The aptly named Bulldog Boulevard has been without its titular mascot for nearly two years, since the secondary school moved to its current location at 1199 Lakeshore Drive. A new Bulldog Boulevard was installed near that locale, and because streets can’t bear the same recognition — even in the notable grid system of Utah County — that left a problem for city organizers.
So, the street called 1230 North needed a new name, a new title, and one that would represent the connection of Provo City with the university that has made the town well known.
There was really only one direction to go, Mayor Michelle Kaufusi admitted.

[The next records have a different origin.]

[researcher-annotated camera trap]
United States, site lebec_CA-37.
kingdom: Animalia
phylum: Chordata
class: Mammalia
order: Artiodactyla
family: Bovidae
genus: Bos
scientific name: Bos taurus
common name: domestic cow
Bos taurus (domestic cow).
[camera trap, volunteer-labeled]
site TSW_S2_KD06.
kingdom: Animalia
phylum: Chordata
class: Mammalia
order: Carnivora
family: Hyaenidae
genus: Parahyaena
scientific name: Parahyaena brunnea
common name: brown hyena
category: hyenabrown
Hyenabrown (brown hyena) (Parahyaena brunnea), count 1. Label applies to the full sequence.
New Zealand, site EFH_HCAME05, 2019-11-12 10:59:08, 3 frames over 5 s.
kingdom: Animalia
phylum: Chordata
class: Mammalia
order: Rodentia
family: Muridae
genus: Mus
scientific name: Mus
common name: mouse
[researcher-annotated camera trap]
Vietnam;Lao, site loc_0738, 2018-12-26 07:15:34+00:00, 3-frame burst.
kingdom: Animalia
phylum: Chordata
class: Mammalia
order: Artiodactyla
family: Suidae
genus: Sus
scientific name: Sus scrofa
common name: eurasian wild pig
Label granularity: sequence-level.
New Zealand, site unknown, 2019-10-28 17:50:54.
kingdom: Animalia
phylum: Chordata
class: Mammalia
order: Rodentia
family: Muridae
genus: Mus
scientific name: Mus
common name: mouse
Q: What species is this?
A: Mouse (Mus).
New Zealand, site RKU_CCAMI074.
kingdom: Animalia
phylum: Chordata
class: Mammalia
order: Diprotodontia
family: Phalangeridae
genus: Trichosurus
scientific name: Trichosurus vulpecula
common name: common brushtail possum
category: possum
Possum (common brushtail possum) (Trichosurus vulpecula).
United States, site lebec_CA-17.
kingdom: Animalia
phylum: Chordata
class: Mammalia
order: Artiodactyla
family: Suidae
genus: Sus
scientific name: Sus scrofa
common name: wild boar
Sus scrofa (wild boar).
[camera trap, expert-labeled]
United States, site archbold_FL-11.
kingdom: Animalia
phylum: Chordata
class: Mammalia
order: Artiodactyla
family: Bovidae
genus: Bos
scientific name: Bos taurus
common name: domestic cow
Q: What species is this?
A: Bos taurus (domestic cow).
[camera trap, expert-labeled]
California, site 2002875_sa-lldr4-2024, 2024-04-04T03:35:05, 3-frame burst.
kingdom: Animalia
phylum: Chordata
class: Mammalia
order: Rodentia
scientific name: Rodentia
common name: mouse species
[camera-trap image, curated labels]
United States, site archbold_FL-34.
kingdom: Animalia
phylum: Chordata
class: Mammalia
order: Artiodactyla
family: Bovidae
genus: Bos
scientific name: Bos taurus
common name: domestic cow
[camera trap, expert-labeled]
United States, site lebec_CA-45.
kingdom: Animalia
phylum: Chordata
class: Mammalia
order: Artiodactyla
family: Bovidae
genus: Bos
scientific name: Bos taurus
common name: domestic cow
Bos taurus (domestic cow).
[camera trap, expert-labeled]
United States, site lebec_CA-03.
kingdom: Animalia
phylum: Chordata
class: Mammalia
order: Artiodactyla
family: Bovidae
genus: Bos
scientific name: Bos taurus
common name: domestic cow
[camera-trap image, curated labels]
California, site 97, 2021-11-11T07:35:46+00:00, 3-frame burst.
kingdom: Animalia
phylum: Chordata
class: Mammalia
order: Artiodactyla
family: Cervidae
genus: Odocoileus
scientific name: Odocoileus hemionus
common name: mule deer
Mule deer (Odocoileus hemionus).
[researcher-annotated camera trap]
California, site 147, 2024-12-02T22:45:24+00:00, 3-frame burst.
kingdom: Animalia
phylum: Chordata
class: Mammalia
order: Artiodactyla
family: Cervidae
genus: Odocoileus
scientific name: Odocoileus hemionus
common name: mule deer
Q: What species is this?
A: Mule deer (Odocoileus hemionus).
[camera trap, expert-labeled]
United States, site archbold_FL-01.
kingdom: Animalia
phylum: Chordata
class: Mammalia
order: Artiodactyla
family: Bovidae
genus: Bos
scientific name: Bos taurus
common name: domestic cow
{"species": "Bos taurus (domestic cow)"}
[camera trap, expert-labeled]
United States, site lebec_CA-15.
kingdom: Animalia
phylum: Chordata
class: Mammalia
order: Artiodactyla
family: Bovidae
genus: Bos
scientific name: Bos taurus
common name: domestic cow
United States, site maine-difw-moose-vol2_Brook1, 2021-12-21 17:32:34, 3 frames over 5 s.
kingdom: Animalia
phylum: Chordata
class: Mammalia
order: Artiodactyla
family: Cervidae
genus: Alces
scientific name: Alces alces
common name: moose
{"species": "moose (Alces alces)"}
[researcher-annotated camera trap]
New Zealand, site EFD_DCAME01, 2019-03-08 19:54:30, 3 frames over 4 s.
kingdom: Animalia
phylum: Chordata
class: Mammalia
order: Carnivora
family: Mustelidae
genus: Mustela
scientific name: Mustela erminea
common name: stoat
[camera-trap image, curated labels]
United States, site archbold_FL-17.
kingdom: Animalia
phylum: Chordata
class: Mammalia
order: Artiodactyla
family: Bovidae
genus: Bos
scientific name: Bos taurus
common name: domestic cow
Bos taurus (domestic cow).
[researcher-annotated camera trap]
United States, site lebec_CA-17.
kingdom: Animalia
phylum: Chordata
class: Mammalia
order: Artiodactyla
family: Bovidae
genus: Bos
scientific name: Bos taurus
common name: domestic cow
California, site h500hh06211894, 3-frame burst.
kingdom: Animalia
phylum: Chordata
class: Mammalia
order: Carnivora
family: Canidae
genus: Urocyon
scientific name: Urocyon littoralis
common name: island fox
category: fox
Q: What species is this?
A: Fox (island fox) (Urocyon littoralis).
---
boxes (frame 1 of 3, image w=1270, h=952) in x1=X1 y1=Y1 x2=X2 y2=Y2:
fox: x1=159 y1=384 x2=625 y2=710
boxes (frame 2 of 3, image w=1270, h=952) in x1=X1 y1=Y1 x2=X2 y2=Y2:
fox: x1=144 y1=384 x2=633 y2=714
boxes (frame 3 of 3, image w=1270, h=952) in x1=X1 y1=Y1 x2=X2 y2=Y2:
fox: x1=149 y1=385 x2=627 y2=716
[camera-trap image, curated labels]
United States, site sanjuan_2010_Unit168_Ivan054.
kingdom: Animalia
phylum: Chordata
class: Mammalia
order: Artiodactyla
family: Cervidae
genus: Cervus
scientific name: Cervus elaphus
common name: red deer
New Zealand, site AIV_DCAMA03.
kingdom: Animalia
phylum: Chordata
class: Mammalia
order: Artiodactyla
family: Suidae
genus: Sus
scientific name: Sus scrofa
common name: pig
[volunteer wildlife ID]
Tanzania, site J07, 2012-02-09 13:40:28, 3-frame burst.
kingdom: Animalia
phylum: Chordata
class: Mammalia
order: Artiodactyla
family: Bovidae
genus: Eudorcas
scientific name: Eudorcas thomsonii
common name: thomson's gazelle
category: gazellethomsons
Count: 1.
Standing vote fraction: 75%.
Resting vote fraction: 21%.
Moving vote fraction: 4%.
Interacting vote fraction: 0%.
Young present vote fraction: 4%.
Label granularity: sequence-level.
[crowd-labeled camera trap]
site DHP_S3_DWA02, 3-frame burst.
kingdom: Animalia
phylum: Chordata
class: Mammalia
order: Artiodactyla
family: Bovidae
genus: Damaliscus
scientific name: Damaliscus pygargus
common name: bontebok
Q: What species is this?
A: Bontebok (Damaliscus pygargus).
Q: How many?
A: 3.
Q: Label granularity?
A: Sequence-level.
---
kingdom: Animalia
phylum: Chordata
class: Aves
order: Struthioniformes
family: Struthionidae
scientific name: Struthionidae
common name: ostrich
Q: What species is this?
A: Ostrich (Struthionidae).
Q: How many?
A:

The first female mayor in Provo City history officially renamed 1230 North — or Bulldog Boulevard — Cougar Boulevard in a special ceremony Wednesday morning, celebrating the collision of city and school with local officials from the city and school — and of course, Cougar Tails.
"Today is less about the announcement of a name, and more about celebrating partnership and community building — and of course, school spirit," said Kaufusi, the mother of current BYU defensive lineman Devin Kaufusi, former defensive standouts Bronson and Corbin, and whose daughter, Alexis, played basketball for the Cougars.
The renaming marks a significant change in the direction of the highly trafficked street, which is currently under construction to install a center media, new turn lanes, a full asphalt renovation, and the third buffered bike lane in Utah.
The road was once considered to be seven-times more dangerous than the average Utah road. Under the improvements — and the new name — Kaufusi hopes that changes.
"It seems only fitting that BYU’s gateway entrance now be aptly named with the appropriate mascot," said Kaufusi, a former BYU Cougarette whose husband, Steve, played football at BYU and coached from 2002-17. "Today is also about community building, and this road is a true example of a redesigned street that is a win for everyone."
The cougar has been central to several cultures and civilizations, from indigenous North Americans to the heart of the Incan empire in present-day Peru, BYU president Kevin Worthen said.
BYU hopes to have the same central and centering impact on Provo, as well.
"For us, this is kind of the center of the universe — not just for the university, but for what we hope will be the entire community," said Worthen, who was joined by other BYU dignitaries like football coach Kalani Sitake, athletic director Tom Holmoe and associate athletic director Chad Lewis, among others. "Thank you to Provo City, and especially Mayor Kaufusi, for allowing us to take part in this ceremony — but more importantly, for building the kind of community where everyone is part of the heart of the community, represented by the cougar."
BYU currently owns the site of the old Provo High School but has not yet made a formal decision for the property’s use. The university bought the old school for $25 million in 2016, leased it back to the Provo School District until fall 2018, and is currently using it for extra classroom space during renovations to several on-campus projects.
A long-term use for the property has not been determined, according to university officials.
The land also includes several athletic facilities, such as a tennis court, newly resurfaced track, and the high school’s old football field and stadium (where BYU played last spring’s end-of-camp scrimmage, calling it the "BYU West campus").
So, Wednesday was an imperfect day to inaugurate the new road, shutting down the intersection of Canyon Road and now-Cougar Boulevard for the occasion. But it was also the perfect day — it marked the 144th anniversary of the founding of what was then Brigham Young Academy.
What do you get someone for their 144th anniversary? Paper? Crystal? Gold?
For Kaufusi, it was easy: brand-new royal blue aluminum street signs, replacing the green ones that lined the road scape between Canyon Road and Columbia Lane, near 500 West.
"Safe streets matter more than the name of a street," Kaufusi said. "But we must have a name, and Cougar Boulevard has a nice ring to it. And that's the ring I'm going to choose."